HUN-1996-1-003
a)  Hongrie / b)  Cour constitutionnelle / c) / d)  22-03-1996 / e)  12/1996 / f) / g)  Magyar Közlöny (Journal officiel), 32/1996 / h) .
 
Mots-clés du thésaurus systématique:
 
 
Justice constitutionnelle - Compétences - Objet du contrôle - Règlements de l'exécutif.
Principes généraux - Légalité.
Droits fondamentaux - Droits civils et politiques - Droit à la dignité.
Droits fondamentaux - Droits civils et politiques - Droit à la vie privée.
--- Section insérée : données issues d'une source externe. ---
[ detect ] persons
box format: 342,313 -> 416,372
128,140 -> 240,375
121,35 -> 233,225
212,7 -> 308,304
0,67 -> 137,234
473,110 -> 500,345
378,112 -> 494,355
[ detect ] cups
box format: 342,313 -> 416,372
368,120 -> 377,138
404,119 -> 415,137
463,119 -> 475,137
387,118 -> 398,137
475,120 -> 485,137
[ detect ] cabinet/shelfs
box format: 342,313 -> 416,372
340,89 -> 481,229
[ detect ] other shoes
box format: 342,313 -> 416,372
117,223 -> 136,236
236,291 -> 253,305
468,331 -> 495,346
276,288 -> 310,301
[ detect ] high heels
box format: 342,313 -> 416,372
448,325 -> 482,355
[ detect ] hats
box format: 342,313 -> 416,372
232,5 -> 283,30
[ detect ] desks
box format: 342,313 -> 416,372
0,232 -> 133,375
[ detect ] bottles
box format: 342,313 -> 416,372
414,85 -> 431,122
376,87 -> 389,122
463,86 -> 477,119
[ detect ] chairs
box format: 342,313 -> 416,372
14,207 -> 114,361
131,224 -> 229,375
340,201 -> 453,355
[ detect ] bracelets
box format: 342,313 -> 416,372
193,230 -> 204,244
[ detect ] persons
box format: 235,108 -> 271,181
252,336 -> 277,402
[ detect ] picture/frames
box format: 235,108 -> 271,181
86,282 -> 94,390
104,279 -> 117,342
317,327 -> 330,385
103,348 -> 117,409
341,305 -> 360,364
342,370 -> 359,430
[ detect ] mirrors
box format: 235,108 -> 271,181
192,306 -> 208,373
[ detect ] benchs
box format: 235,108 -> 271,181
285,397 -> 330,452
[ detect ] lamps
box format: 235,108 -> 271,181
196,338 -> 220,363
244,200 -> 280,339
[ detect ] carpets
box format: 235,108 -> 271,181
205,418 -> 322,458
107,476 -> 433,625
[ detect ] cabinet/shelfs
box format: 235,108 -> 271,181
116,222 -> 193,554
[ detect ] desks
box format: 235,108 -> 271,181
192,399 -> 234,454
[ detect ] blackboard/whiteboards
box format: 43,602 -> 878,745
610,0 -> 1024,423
Droits fondamentaux - Droits économiques, sociaux et culturels - Droit à l'enseignement.
 
Mots-clés de l'index alphabétique:
 
Casier judiciaire, vierge / Dignité humaine / Éducation, supérieur, droit d'accès.
 
Sommaire (points de droit):
 
Il est contraire au droit d'accès à l'enseignement supérieur, au droit au respect de la vie privé et, par conséquent, au droit au respect de la dignité humaine d'exiger des candidats à une formation de l'enseignement supérieur qu'ils présentent un extrait de casier judiciaire vierge (certificat de bonnes vie et moeurs).
 
Résumé:
 
Un décret du gouvernement relatif à l'inscription dans des établissements d'enseignement supérieur exigeait que les candidats joignent à leur demande d'inscription un extrait de casier judiciaire vierge. Par sa décision n° 35/1995 (VI.2), la Cour constitutionnelle avait déjà prononcé l'inconstitutionnalité d'une disposition de la loi relative à l'enseignement supérieur interdisant aux personnes privées de leurs droits civiques d'accéder à l'enseignement supérieur.
 
Dans le cas d'espèce, la Cour constitutionnelle a estimé que les mentions figurant au casier judiciaire ne constituaient pas un obstacle à la poursuite d'études universitaires. La Cour constitutionnelle a examiné cette question selon l'optique de la protection des données personnelles. Aux termes de la loi sur la protection des données, l'utilisation de données personnelles particulières ne peut être autorisée que par une loi. Un décret du gouvernement ne peut prescrire l'utilisation de données personnelles telles que les mentions portées sur le casier judiciaire. Elle a par conséquent estimé que le décret en question violait l'article 35 de la Constitution selon lequel un décret du gouvernement ne peut être contraire à une loi.
 
Renseignements complémentaires:
 
Décision rendue par un collège de trois juges.
 
Langues:
 
Hongrois.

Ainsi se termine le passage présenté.